**Given exercise 1:** Please convert the entries below into a Markdown table with the columns Row and Line, starting at the first line and ending at the line that contains "[209,652,254,683]". Number each line and leave out blank lines.
── Selected passage
Whether a plaintiff can assert a Fourth Amendment claim for the seizure of property turns on whether they have a “legitimate expectation of privacy” in the place seized. Rakas v. Illinois, 439 U.S. 128, 143 (1978). If an individual's presence in a residence is “wrongful,” such as “a burglar plying his trade in a summer cabin during the off season,” she would have no legitimate expectation of privacy in the property. Rakas, 439 U.S. at 430 n.12. Some district courts in this Circuit have found that a person enjoys no Fourth Amendment protections where “no reasonable jury could find that Plaintiff was a legal tenant,” such as in a case where the court determined that the plaintiff is a trespasser and produced no evidence that he was ever allowed to be at the property. Wilson v. Sessoms-Newton, No. 14-cv-106 (PKC), 2017 WL 3575240, at *6 (E.D.N.Y. Aug. 17, 2017); see, e.g., Smith v. County of Nassau, No. 10-cv-4874 (MKB), 2015 WL 1507767, at *8 (E.D.N.Y. Mar. 31, 2015) (finding that a mere licensee with no lease had no cognizable property interest).
However, courts have also found, in the case of an individual who does not own, but rather rents a home, that when the person's “initial presence is lawful[,] [they] maintain Fourth Amendment rights in his or her residence until an eviction proceeding occurs.” Bonner v. Town of Brookhaven, No. 22-cv-4690 (GRB) (ARL), 2023 WL 6812276, at *3 (E.D.N.Y. Oct. 16, 2023). And in United States v. Washington, the Sixth Circuit held that even if a landlord had the right to legally evict a tenant for purported violations of the lease, if the legal machinations of an eviction had not yet commenced at the time of the challenged action, that tenant still enjoyed an expectation of privacy. 573 F.3d 279, 283-84 (6th Cir. 2009).
McCrae contends that Officers Fanwick and Provenzano, in ordering him leave the home lest he be arrested for trespassing, and not affording him enough time to gather his belongings, illegally seized both his home and the belongings within it. See McCrae Opp. Br. (County) at 11-12. Similarly, he argues that Paccione, Campbell, and Schott illegally seized his home and personal property by ordering the home boarded up, preventing him from living there or retrieving his belongings. See McCrae Opp. Br. (Town) at 6-7. McCrae asserts that any questions as to his rights of privacy in the home itself is an issue of material fact, as it is disputed “whether or not [he] entered into a lease agreement with Mrs. Kim.” Id.
────
── Records shown
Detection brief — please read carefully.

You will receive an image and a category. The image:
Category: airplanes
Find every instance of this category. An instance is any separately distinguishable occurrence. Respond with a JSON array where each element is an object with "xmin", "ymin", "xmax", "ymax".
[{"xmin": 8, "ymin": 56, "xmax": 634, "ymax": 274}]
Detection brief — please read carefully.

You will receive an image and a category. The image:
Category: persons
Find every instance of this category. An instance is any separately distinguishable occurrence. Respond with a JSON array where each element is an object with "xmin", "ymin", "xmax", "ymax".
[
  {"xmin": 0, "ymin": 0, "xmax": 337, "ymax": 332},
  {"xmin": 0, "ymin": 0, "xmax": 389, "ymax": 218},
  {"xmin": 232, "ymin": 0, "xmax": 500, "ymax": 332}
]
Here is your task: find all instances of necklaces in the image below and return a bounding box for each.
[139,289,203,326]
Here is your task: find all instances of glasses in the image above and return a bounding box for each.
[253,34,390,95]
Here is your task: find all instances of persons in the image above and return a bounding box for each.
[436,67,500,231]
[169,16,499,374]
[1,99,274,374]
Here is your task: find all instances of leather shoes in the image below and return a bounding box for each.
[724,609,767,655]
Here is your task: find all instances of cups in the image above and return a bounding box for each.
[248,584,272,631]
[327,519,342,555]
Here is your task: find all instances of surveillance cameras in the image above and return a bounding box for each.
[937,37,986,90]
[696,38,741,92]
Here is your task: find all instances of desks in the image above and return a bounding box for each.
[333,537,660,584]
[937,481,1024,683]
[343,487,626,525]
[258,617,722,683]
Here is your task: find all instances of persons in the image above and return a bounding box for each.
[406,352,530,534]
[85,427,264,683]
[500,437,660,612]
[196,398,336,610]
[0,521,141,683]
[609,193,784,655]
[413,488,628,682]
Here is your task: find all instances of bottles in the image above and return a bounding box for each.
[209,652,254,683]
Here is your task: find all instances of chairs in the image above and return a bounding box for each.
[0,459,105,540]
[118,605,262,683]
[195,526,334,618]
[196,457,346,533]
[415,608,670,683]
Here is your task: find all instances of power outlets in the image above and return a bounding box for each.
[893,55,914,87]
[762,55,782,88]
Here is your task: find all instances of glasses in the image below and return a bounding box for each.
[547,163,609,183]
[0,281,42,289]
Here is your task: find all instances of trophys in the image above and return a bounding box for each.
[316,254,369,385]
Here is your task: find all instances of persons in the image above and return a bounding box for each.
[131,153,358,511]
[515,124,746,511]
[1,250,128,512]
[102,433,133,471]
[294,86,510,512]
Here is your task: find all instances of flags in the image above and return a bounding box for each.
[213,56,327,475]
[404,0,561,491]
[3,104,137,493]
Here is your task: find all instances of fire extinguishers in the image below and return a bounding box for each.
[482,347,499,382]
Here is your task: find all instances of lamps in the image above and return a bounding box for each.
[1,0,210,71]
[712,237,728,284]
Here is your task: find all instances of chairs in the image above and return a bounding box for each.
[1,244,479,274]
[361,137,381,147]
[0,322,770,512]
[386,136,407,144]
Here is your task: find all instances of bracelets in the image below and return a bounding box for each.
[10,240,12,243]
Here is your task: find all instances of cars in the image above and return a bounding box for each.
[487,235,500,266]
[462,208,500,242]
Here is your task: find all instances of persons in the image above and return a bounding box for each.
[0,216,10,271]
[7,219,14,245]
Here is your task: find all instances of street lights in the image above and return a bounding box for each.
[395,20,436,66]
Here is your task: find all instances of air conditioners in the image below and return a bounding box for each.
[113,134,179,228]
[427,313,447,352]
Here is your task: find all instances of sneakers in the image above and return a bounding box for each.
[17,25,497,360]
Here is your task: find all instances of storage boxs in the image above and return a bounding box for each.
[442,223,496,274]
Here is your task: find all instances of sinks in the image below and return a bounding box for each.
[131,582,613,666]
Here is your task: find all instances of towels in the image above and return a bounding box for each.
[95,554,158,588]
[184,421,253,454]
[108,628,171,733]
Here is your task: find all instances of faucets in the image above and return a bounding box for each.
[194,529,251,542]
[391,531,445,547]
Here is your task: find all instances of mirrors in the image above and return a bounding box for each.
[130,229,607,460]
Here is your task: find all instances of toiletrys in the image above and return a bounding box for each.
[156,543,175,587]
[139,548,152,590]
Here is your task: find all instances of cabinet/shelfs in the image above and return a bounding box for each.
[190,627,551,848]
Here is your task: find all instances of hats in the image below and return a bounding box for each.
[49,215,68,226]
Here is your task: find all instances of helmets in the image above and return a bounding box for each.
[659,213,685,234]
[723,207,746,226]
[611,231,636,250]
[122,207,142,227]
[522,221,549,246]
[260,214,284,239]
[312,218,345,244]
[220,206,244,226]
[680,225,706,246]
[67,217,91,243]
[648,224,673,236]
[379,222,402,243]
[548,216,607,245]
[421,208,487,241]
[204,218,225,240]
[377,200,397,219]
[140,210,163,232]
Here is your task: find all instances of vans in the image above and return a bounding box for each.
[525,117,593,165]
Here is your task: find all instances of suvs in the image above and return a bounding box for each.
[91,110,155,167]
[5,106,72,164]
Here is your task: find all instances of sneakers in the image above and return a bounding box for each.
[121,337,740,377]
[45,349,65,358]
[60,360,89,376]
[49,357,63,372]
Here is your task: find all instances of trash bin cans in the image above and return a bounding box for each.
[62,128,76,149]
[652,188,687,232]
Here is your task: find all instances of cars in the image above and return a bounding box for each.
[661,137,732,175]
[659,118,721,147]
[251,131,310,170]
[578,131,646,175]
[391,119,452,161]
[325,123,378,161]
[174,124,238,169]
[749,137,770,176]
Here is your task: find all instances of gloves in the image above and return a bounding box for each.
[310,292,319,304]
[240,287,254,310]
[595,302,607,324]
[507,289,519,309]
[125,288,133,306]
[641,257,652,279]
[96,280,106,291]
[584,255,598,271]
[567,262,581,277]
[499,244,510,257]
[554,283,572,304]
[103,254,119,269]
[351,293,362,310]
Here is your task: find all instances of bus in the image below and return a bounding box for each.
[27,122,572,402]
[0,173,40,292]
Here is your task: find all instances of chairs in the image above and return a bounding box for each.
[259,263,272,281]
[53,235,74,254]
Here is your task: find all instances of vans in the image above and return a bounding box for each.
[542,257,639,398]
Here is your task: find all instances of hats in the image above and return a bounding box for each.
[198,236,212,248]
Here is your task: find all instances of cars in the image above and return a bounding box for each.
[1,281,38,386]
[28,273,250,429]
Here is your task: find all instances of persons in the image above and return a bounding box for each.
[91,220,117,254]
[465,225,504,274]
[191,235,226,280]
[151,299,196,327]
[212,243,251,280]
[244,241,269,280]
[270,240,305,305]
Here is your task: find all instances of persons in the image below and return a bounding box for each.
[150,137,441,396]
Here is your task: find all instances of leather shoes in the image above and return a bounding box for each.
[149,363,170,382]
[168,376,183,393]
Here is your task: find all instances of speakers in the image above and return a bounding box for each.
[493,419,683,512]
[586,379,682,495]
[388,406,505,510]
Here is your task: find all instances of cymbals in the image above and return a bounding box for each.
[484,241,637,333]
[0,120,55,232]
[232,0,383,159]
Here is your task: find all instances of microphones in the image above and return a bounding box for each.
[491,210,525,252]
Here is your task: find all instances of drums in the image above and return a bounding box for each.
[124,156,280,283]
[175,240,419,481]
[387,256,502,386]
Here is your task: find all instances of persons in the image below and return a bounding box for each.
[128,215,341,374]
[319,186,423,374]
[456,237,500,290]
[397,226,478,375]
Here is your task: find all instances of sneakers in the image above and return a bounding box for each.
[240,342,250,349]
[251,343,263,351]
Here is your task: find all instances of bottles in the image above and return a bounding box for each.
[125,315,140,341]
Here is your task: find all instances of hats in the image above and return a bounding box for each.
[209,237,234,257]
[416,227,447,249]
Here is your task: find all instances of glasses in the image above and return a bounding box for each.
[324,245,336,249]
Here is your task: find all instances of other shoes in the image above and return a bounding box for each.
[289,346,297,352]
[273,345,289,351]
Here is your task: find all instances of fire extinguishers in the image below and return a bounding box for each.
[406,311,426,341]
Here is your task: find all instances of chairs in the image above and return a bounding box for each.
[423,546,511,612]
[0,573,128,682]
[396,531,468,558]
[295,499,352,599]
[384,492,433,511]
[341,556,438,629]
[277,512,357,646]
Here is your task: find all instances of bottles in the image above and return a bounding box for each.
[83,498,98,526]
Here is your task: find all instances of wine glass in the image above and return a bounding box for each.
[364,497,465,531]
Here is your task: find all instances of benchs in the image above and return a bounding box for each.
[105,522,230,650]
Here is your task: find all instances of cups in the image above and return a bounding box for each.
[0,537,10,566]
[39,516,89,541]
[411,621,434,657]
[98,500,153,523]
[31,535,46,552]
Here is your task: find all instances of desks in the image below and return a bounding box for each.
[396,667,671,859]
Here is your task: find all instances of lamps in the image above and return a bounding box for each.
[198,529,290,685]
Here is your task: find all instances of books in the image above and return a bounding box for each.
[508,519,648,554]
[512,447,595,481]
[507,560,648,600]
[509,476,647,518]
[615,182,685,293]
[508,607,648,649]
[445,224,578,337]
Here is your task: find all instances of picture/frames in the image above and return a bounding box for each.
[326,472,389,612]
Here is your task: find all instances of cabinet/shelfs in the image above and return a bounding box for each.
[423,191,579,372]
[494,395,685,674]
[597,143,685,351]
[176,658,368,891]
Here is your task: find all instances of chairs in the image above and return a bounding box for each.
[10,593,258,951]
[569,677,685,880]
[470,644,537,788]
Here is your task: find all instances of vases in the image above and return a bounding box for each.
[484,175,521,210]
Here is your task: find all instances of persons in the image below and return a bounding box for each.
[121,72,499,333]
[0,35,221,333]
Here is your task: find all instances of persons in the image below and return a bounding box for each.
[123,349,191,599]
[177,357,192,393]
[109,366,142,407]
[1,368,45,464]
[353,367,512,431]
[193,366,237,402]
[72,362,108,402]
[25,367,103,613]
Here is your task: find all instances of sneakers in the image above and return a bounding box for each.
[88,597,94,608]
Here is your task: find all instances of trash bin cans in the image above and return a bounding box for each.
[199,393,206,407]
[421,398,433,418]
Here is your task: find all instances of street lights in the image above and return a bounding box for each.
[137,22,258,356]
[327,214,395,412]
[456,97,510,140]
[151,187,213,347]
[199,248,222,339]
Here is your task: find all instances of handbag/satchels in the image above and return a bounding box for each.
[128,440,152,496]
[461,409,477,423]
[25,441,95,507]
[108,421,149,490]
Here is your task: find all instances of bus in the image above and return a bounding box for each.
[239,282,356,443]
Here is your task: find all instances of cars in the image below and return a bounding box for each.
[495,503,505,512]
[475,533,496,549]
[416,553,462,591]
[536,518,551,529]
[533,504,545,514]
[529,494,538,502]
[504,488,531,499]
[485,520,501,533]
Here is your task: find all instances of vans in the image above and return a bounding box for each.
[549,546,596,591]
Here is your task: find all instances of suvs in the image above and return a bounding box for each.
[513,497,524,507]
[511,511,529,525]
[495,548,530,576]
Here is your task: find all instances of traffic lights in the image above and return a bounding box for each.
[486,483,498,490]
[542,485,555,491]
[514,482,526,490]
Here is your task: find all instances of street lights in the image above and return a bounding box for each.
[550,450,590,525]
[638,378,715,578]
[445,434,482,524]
────
**Given exercise 2:** Duplicate the excerpt on Fourth Amendment seizure claims word for word, starting at "However, courts have" and ending at "(6th Cir. 2009).".

**Full solution 1:**
| Row | Line |
|---|---|
| 1 | Detection brief — please read carefully. |
| 2 | You will receive an image and a category. The image: |
| 3 | Category: airplanes |
| 4 | Find every instance of this category. An instance is any separately distinguishable occurrence. Respond with a JSON array where each element is an object with "xmin", "ymin", "xmax", "ymax". |
| 5 | [{"xmin": 8, "ymin": 56, "xmax": 634, "ymax": 274}] |
| 6 | Detection brief — please read carefully. |
| 7 | You will receive an image and a category. The image: |
| 8 | Category: persons |
| 9 | Find every instance of this category. An instance is any separately distinguishable occurrence. Respond with a JSON array where each element is an object with "xmin", "ymin", "xmax", "ymax". |
| 10 | [ |
| 11 |   {"xmin": 0, "ymin": 0, "xmax": 337, "ymax": 332}, |
| 12 |   {"xmin": 0, "ymin": 0, "xmax": 389, "ymax": 218}, |
| 13 |   {"xmin": 232, "ymin": 0, "xmax": 500, "ymax": 332} |
| 14 | ] |
| 15 | Here is your task: find all instances of necklaces in the image below and return a bounding box for each. |
| 16 | [139,289,203,326] |
| 17 | Here is your task: find all instances of glasses in the image above and return a bounding box for each. |
| 18 | [253,34,390,95] |
| 19 | Here is your task: find all instances of persons in the image above and return a bounding box for each. |
| 20 | [436,67,500,231] |
| 21 | [169,16,499,374] |
| 22 | [1,99,274,374] |
| 23 | Here is your task: find all instances of leather shoes in the image below and return a bounding box for each. |
| 24 | [724,609,767,655] |
| 25 | Here is your task: find all instances of cups in the image above and return a bounding box for each. |
| 26 | [248,584,272,631] |
| 27 | [327,519,342,555] |
| 28 | Here is your task: find all instances of surveillance cameras in the image above and return a bounding box for each. |
| 29 | [937,37,986,90] |
| 30 | [696,38,741,92] |
| 31 | Here is your task: find all instances of desks in the image above and return a bounding box for each. |
| 32 | [333,537,660,584] |
| 33 | [937,481,1024,683] |
| 34 | [343,487,626,525] |
| 35 | [258,617,722,683] |
| 36 | Here is your task: find all instances of persons in the image above and return a bounding box for each. |
| 37 | [406,352,530,534] |
| 38 | [85,427,264,683] |
| 39 | [500,437,660,612] |
| 40 | [196,398,336,610] |
| 41 | [0,521,141,683] |
| 42 | [609,193,784,655] |
| 43 | [413,488,628,682] |
| 44 | Here is your task: find all instances of bottles in the image above and return a bounding box for each. |
| 45 | [209,652,254,683] |

**Full solution 2:**
However, courts have also found, in the case of an individual who does not own, but rather rents a home, that when the person's “initial presence is lawful[,] [they] maintain Fourth Amendment rights in his or her residence until an eviction proceeding occurs.” Bonner v. Town of Brookhaven, No. 22-cv-4690 (GRB) (ARL), 2023 WL 6812276, at *3 (E.D.N.Y. Oct. 16, 2023). And in United States v. Washington, the Sixth Circuit held that even if a landlord had the right to legally evict a tenant for purported violations of the lease, if the legal machinations of an eviction had not yet commenced at the time of the challenged action, that tenant still enjoyed an expectation of privacy. 573 F.3d 279, 283-84 (6th Cir. 2009).